Biology and Engineering of Bacterial Toxins
IMM & CLS & LMB & McGovern Joint Research Seminar
Title：Biology and Engineering of Bacterial Toxins
Speaker：Min Dong, Ph.D.
Assistant Professor of Microbiology and Immunobiology
Department of Urology, Boston Children’s Hospital,
Harvard University, USA
Host：北京大学分子医学研究所 周专(Tel. 6275-3212)
Identification of the colonic epithelial receptor for C. difficile toxin B (TcdB) Clostridium difficile toxin B (TcdB) is a critical virulence factor causing diseases associated with C. difficile infection (CDI). How this toxin targets and enters colonic epithelial cells has remained unknown for many years. We recently carried out CRISPR-Cas9-mediated genome-wide screens and identified the members of the Wnt receptor Frizzled (FZDs) family as physiologically relevant TcdB receptors in the colonic epithelium.
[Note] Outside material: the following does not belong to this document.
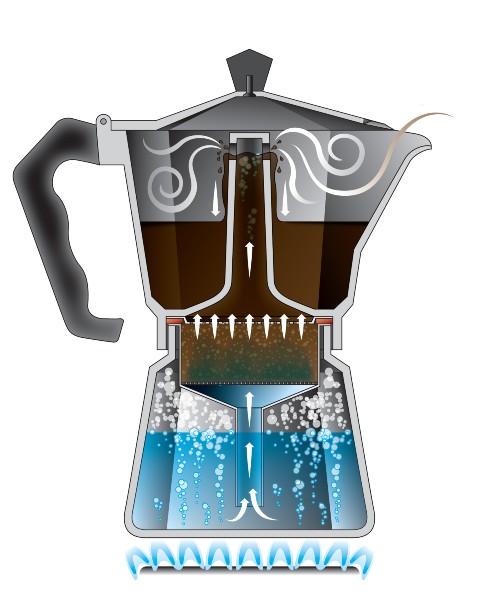 Thuisbarista-Espressopot-01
Furthermore, we demonstrated that TcdB competes with Wnt for binding to FZDs, and its binding blocks Wnt signaling, thus revealing a potential new mechanism of pathogenesis for TcdB. This work forms a solid scientific basis for our proposal to further understand the role of FZD-mediated toxin entry in TcdB pathogenesis in vivo in C. difficile infection models, and to explore potential therapeutic approaches by blocking toxin-receptor interactions and by restoring Wnt activity in colonic cells.
Tao L ... Dong M (2016). Frizzled proteins are colonic epithelial receptor for C. difficile toxin B. Nature (article), 538(7625):350-355.